Tesla Motors is putting in a Fast Charging system with Solar City’s-built carports in strategic location across the country. It is said just a half-hour at one of these chargers will provide 3 hours of driving at 60 mph.
BMW and Real Goods offer ActiveE owners that live in the states of CA, NJ, NY, MA, and CT with the option to charge their EVs at home with a solar system discounted at 35% and this includes a turnkey system from design to install.
Chevy is creating “Green Zones” for Volt and other emergent EVs like the Spark, at dealerships where up to twelve vehicles will be able to charge from Sunlogics’ panels, the surplus energy will be used for the dealership.
Then there are Solar providers working to help the public adoption of renewable energy with demonstration projects. Solar-panel manufacturer SolarWorld partnered with CALSTART to supply a solar carport paired with EV charging stations at its U.S. headquarters.

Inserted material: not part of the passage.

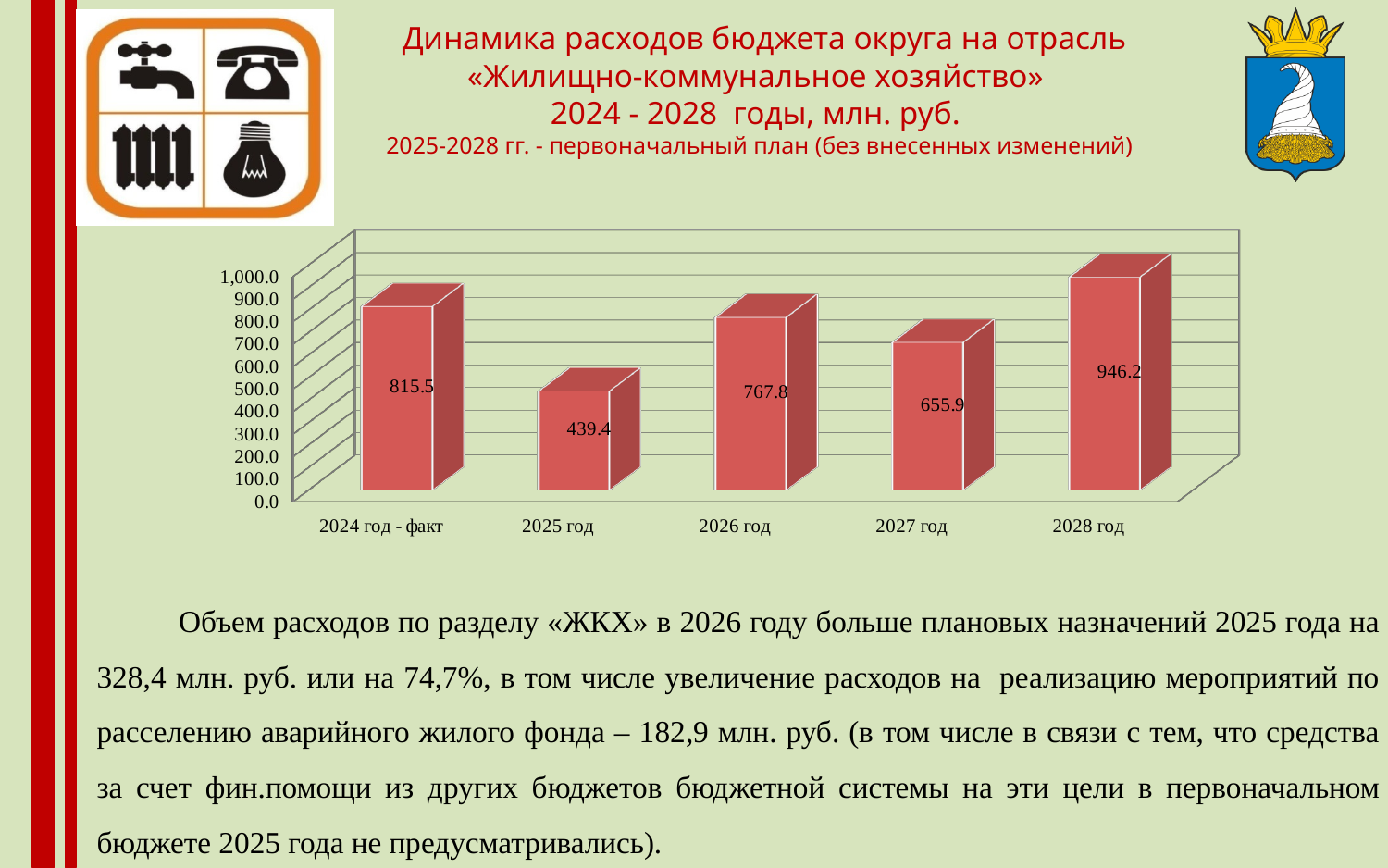
Which year has the lowest value? 2025 год Which is larger, the value for 2024 год - факт or the value for 2027 год? 2024 год - факт Which year has the highest value? 2028 год How many categories are shown on the x axis? 5 What is the difference between the values for 2028 год and 2024 год - факт? 130.7 What is the value for 2024 год - факт? 815.5 What is the difference between the values for 2026 год and 2025 год? 328.4 What is the value for 2026 год? 767.8 What is the value for 2028 год? 946.2 What is the value for 2025 год? 439.4 What kind of chart is shown on the slide? bar chart What is the value for 2027 год? 655.9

CALSTART is a member of the Plug-in Electric Vehicle Collaborative, a group of auto manufacturers, suppliers and government agencies working to facilitate deployment of electric vehicle charging stations in the U.S.
Green is the color nature paints with, and it represents natural growth, it also happens to be the color of USA’s currency. 2012 saw more green car choices, as we saw at the 2012 LA Auto Show, 2013 promises to usher in a new wave of cars but now with more teaming-up to supply the missing links in the energy delivery chain to truly begin to earn the moniker Green and earnestly reduce the carbon footprint for transportation. The LA Auto Show and the automobile industry are seeing remarkable changes and growth with different priorities- a reflection of what is true for our country and our planet at this time.